Project Details
Influence of pressure and density on adsorption equilibria from near and supercritical solutions - experimental determination and thermodynamic modeling
Applicant
Privatdozentin Dr. Monika Johannsen
Subject Area
Chemical and Thermal Process Engineering
Term
from 2014 to 2017
Project identifier
Deutsche Forschungsgemeinschaft (DFG) - Project number 260851204
Adsorption processes using supercritical fluids are gaining increasing importance, with particle diameters reaching into the nanoscale. Exact knowledge of the corresponding adsorption equilibria is of utter importance to design such separation processes efficiently.This proposal applies for a grant to further develop the thermodynamic modeling of density dependent adsorption based on experimental determination of adsorption equilibria of compressible supercritical solutions within a chromatographic column. The physically necessary pressure drop along such a column is a major source of error within the dynamic measurement of adsorption of such fluids. So far, there is a lack of models to describe adsorption in these columns in a theoretically sound manner. In the experimental part of the project the adsorption of binary solutions (CO2 + non-volatile organic solid) is investigated. Adsorptions measurements will be carried out with a large pressure drop in an analytical chromatographic column. By using a second, shorter but otherwise identical column, the adsorption of the supercritical fluid is to be measured within segments in which the density can be assumed constant. Subsequently, different possibilities of thermodynamic modeling will be evaluated and extended if necessary. The goal is to calculate the adsorption in the segments as exactly as possible from the measurements with large pressure drop using the longer column. For modeling, models such as the Peng-Robinson equation of state, SAFT and the Virial equation of state are to be applied.

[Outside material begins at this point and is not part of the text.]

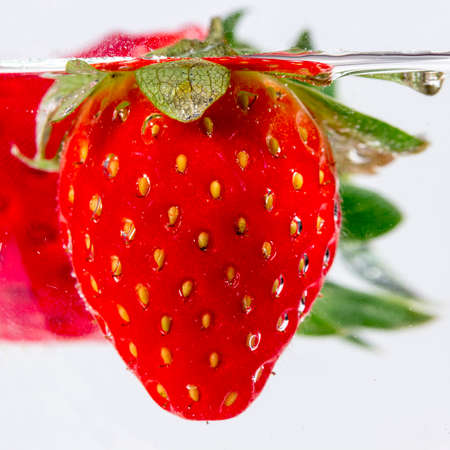 submerged: Strawberry submerged into a water glass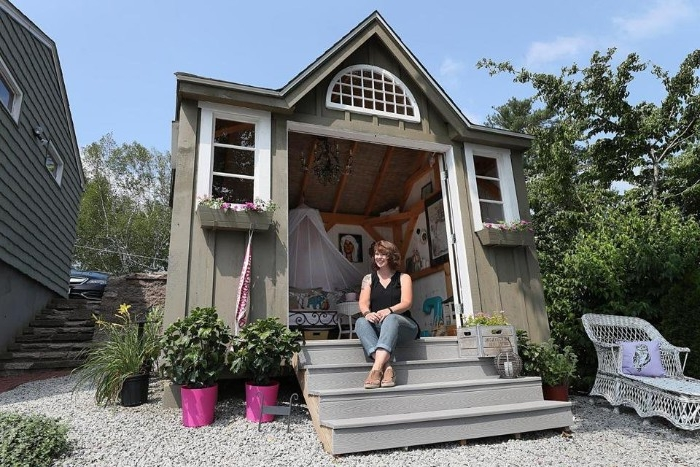 woman sitting on a small staircase, in front of a pale grey shed, with three windows, and open doors, shed ideas, furniture visible inside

Next to the description of the density dependent adsorption, the number of pure and mixed compound data needed is a criterion for the performance of the model. Based on the adsorption of binary solutions, the experiments and calculations are extended to ternary solutions (CO2 + organic modifier + non-volatile organic solid). Additionally, the adsorption of non-volatile solids dissolved in n-hexane on the same adsorbents is to be measured as reference data. Optionally, the modeling will also be applied to liquid adsorption to test the transferability of interaction parameters between non-volatile solid and adsorbent to the modeling of the supercritical adsorption.
DFG Programme
Research Grants